Figure 2: Forest Plot of NPPA gene
Figure 2 is a forest plot of a commonly known biomarker of heart failure: Natriuretic Peptide A (NPPA). This forest plot is a product of the meta-analysis that was performed to check the validity of the normalization methods of the study.
Statistical Analysis: Differential Expression Analysis
The Limma package (Ritchie et al., 2015) was used to perform a differential analysis of the combined HF versus normal heart tissue dataset. The differential analysis was performed to determine which genes were up-regulated or down-regulated in patients with HF and non-HF in the merged expression set. Up-regulated indicates that the gene in question was more highly expressed relative to a reference point, whereas down-regulated indicates the opposite phenomenon. Limma’s LmFit method was used for the primary analysis. The topTable method was used to generate the log2 fold-changes, p-values, q-values as well as other values critical for further analysis. Figure 3 is a volcano plot showing the relationship between the log2 fold-change values and p-values generated by the the statistical analysis step.

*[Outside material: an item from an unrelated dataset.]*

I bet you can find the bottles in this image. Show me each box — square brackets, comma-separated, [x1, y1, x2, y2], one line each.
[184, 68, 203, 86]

Figure 3: Volcano plot of Log2 Fold Change vs P-Value
Figure 3 is a volcano plot of the Log2 Fold-Change values vs P-Values produced by the differential analysis of the combined dataset with HF vs non-HF heart tissue values. The region in black indicates all genes which have LogFC values greater than 1.
After the pre-processing and statistical analysis was completed, the data in the merged expression set was filtered to produce the relevant biomarkers for heart failure. The reasoning for the filters is as follows. Firstly, a filter was put in place to ensure that the biomarkers found were specific only to the heart under pathological conditions. Secondly, the biomarkers were selected based on evidence of being secreted and extracellular. Thirdly, the biomarkers were sorted to only include genes that were not in the blood under normal conditions. This being said, the filtering step included four main filters. The first filter, log2 fold-changes > 1 and Q.value < .1, ensured that the filtered genes were expressed highly in the heart tissue of HF patients while allowing for a type 1 error of 10%. For the second filter, a list of secreted proteins from the Human Protein Atlas Site (“The Human Protein Atlas”) was gathered, and the genes yielded from the first filter were filtered to only include secreted proteins. The third filter used was a list of genes from the GTEx database (“GTEx Portal”) that were classified to be expressed high in healthy cardiac tissue (Heart tissue Reads Per Kilobase per Million mapped reads (RPKM) > 1). The final filter used a list of genes from the GTEx database that were considered to be expressed low in the blood under normal conditions (Blood RPKM < .1). Table 2 gives a detailed breakdown of the number of genes that passed each filter. The four filters yielded 38 genes, the protein products of which we hypothesize could be potential biomarkers for HF. Table 3 gives a detailed description of each of the 10 of the top gene candidates based on heart RPKM values.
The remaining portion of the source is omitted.